Hillary Clinton, who had predicted Gaddafi’s death during a trip to Libya a few days before, jokes about the dictator’s brutal end with a CBS reporter and implicitly claims credit for it.

Double Standards at Slugger O’Toole?

Slugger O’Toole is Northern Ireland’s best known and most widely-read current affairs blog. Set up by Mick Fealty in 2002, it initially concentrated on Northern Ireland matters but has gradually expanded the breadth of its coverage, and its list of contributors, to include most points on the political and geographic compass. But there’s no doubt that it is Slugger’s coverage of Northern Ireland that brings the clicks.

Mick Fealty, founder of Slugger O'Toole

And Northern Ireland politics being what they are, there is no shortage of controversy about the stories that the blog posts, especially in the comments section where insults and abuse abound and often come close to violating the strict libel laws that operate in Ireland and the UK. Policing the comments section, and keeping Slugger O’Toole out of the libel courts, is surely one of Fealty’s more unenviable tasks.

Most of the time the system he put in place in recent years – requiring commenters to register and applying a ‘play the ball, not the man’ policy – seems to work and does so fairly, excluding the more egregious vilification.
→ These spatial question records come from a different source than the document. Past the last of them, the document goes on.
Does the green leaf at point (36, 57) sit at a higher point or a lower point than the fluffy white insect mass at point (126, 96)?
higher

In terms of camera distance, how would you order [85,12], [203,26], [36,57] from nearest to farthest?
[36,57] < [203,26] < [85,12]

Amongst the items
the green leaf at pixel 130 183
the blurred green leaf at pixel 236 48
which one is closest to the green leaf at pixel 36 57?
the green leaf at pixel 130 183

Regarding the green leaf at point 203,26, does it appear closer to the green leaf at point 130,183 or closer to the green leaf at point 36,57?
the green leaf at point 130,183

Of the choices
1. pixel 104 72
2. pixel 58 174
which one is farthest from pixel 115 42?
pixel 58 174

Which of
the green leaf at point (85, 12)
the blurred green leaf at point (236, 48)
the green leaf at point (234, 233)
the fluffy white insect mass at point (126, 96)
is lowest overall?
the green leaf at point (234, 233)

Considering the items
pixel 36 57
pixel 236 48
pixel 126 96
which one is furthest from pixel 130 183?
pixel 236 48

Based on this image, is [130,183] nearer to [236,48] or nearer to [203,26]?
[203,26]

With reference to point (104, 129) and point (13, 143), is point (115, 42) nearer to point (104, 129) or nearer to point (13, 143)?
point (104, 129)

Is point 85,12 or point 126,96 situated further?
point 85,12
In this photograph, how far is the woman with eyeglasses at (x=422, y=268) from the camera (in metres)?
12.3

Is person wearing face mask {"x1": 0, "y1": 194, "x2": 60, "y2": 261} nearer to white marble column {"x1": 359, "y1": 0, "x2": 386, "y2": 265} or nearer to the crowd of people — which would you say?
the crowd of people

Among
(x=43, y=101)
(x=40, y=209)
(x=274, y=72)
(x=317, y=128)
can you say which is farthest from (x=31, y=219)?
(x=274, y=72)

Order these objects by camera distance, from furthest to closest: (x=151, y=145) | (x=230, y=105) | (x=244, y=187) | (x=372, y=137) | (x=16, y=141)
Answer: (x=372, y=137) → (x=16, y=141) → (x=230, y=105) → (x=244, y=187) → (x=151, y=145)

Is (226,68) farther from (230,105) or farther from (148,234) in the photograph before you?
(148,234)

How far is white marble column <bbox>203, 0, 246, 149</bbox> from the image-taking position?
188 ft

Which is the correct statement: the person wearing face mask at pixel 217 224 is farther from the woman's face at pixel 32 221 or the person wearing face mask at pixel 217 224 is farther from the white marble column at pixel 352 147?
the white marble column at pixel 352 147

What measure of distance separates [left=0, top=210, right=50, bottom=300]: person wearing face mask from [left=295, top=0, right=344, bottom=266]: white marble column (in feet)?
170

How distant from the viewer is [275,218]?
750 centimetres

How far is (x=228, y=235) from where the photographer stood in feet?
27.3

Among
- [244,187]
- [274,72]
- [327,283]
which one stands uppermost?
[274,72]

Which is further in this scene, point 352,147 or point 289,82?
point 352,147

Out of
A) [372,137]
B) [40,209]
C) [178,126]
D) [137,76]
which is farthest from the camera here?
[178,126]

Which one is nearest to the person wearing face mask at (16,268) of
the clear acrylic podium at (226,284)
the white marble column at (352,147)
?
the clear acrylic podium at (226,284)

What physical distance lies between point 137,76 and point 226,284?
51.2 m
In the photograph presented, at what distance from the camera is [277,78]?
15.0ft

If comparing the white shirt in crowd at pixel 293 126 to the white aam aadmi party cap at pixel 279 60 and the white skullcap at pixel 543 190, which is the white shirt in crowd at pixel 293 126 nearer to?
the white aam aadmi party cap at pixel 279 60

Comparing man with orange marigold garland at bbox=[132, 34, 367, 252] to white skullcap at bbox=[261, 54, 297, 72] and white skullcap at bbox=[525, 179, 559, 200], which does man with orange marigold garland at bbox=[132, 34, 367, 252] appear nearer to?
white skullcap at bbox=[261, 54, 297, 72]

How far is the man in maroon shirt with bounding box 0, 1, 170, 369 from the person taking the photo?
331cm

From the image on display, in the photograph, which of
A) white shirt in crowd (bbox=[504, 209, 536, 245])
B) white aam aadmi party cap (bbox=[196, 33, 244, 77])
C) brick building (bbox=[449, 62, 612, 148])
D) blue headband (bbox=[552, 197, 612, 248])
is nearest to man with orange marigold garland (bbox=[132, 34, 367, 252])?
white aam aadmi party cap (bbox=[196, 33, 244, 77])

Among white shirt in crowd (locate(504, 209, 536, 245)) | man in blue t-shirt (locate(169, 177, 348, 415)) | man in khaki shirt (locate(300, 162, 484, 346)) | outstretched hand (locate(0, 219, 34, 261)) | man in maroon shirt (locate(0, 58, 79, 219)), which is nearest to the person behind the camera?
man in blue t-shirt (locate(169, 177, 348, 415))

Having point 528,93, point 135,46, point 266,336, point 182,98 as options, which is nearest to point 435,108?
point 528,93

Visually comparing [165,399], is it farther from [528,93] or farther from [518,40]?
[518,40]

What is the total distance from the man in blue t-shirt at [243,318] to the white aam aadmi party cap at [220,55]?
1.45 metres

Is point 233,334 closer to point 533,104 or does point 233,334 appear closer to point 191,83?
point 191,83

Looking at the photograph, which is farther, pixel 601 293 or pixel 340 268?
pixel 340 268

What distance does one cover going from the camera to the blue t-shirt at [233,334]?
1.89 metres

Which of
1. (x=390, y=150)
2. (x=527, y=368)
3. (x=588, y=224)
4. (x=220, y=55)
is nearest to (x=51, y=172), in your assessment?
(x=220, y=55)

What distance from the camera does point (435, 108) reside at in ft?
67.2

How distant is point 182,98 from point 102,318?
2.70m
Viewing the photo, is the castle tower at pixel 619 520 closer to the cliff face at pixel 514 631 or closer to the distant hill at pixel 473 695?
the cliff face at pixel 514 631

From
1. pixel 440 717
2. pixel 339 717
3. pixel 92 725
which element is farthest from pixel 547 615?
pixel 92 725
But like others who have had dealings with Slugger O’Toole, I have come across complaints of inconsistency and even double standards in the application of that policy, that those who are powerful, financially and politically, get a better deal than those who aren’t. Others say there are protected and unprotected species on the site, that is some journalists and public figures about whom criticism is rarely tolerated, much less abuse, and others about whom almost anything can be inferred.

Normally, I would dismiss complaints like this as sour grapes from people who came off second best in debates with opponents. Normally that would be my reaction, except I have personal experience at the hands of Slugger O’Toole and Mick Fealty that gives substance & weight to the complaint.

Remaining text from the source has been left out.